Tomás Pereira
21 anos, estudantes
Não somos uma agenda, somos cristãos comprometidos com a Igreja
Desde muito cedo senti uma imensa conexão, necessidade e vontade de me aproximar, adorar e amar Deus. Tal como, imagino, a grande maioria de nós, sempre senti o peso da consciência da “diferença” e do desvio do padrão. Cresci com receio de que esta fosse um impedimento para que me sentisse amado, integrado e à altura das expectativas dos demais.
A minha fé sempre foi o meu refúgio do bullying e da discriminação. Foi tudo aquilo que cobriu, à data, um vazio de identidade imposto.
Com 17 anos assumi-me enquanto gay à minha família. O processo de “coming out” é sempre marcante, não só pelo que encerra, mas, sobretudo, pelo que inicia. É o começo do questionar da nossa identidade. Sabendo que, finalmente, podemos ser nós, sem fingir, coloca-se a questão: mas, então, afinal, quem somos?
Foi como se me sentisse sem tapete, sem saber bem para onde ir, esperando tudo o que pudesse surgir na nova realidade em que mergulhava. Foi no Verão seguinte que o confronto entre a minha fé e sexualidade emergiu de forma mais intensa. Até então tinha mais ou menos ignorado esse debate.
Chegado a um momento de aflição senti medo de não ser digno do amor de Deus, da Sua ajuda, da Sua orientação, da Sua salvação, pelo facto de ser homossexual. Procurei todas as respostas possíveis, isoladamente. Marcavam-me uma tristeza e solidão profundas porque sentia que não podia viver, que nunca seria feliz, se não tivesse Deus na minha vida. Tinha um medo profundo de poder não O ter a 100% comigo. Mesmo reconhecendo que me amava, manifestava-se, inconscientemente, sobretudo, a crença profunda na própria indignidade, incapacidade de ser amado, ou, simplesmente, a ideia que nos é imposta de que temos de alcançar o dobro da perfeição para sermos igualmente considerados, expiarmos a nossa “corrupção inata” e provarmos, verdadeiramente, o nosso valor.

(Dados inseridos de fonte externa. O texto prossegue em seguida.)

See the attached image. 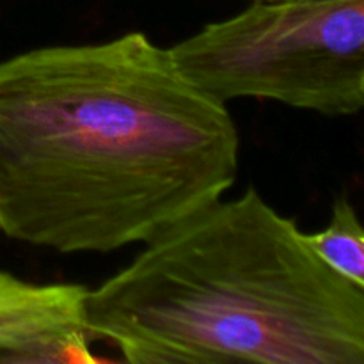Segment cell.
Wrapping results in <instances>:
<instances>
[{"instance_id":"cell-1","label":"cell","mask_w":364,"mask_h":364,"mask_svg":"<svg viewBox=\"0 0 364 364\" xmlns=\"http://www.w3.org/2000/svg\"><path fill=\"white\" fill-rule=\"evenodd\" d=\"M228 103L141 31L0 60V231L63 255L144 244L223 198Z\"/></svg>"},{"instance_id":"cell-2","label":"cell","mask_w":364,"mask_h":364,"mask_svg":"<svg viewBox=\"0 0 364 364\" xmlns=\"http://www.w3.org/2000/svg\"><path fill=\"white\" fill-rule=\"evenodd\" d=\"M85 311L134 364H364V288L255 187L144 242Z\"/></svg>"},{"instance_id":"cell-3","label":"cell","mask_w":364,"mask_h":364,"mask_svg":"<svg viewBox=\"0 0 364 364\" xmlns=\"http://www.w3.org/2000/svg\"><path fill=\"white\" fill-rule=\"evenodd\" d=\"M169 52L223 103L270 100L331 117L364 105V0H255Z\"/></svg>"},{"instance_id":"cell-4","label":"cell","mask_w":364,"mask_h":364,"mask_svg":"<svg viewBox=\"0 0 364 364\" xmlns=\"http://www.w3.org/2000/svg\"><path fill=\"white\" fill-rule=\"evenodd\" d=\"M84 284H38L0 272V361L92 363Z\"/></svg>"},{"instance_id":"cell-5","label":"cell","mask_w":364,"mask_h":364,"mask_svg":"<svg viewBox=\"0 0 364 364\" xmlns=\"http://www.w3.org/2000/svg\"><path fill=\"white\" fill-rule=\"evenodd\" d=\"M304 238L331 269L364 288V230L345 196L334 201L329 224L316 233H304Z\"/></svg>"}]
</instances>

Era quase um entendimento de que as dificuldades na minha vida partiam de um “não comprometimento a 100%”, que era causa direta da minha essência. Trauma de saber que não vivo sem Ele, mas a minha condição me impede que o faça.
Sentia-me algo cansado de um comportamento crescentemente polarizado, tribal, distante da compaixão e da empatia que muitas vezes experienciamos por parte da Igreja a que pertencemos. Cansado de uma sociedade que objetifica o outro e que procura no rótulo e no radicalismo um veículo de alimentação do ego, nem que, para isso, se despersonalize o ser humano.
Refiro esta parte mais conturbada do meu percurso, precisamente, para realçar a importância da missão de um projeto como o Sopro e quão relevantes são todas as portas que se possam abrir para os cristãos LGBT. Não somos uma agenda, nem somos um lobby, somos pessoas, somos cristãos, somos membros do Corpo de Cristo, igualmente comprometidos com a unidade e o amor à Sua Igreja.
As marcas de uma caminhada solitária despertam, em mim, a necessidade de partilhar a minha experiência e fazer avançar este caminho de comunhão e integração afirmativa dos católicos LGBT na nossa Igreja. Impedir que continuemos a dilacerar o Corpo que constituímos em conjunto e despertar a urgência de sarar esta ferida que sangra no seio da Igreja. Daí a profunda alegria e emoção com que encaro o nascimento do Sopro.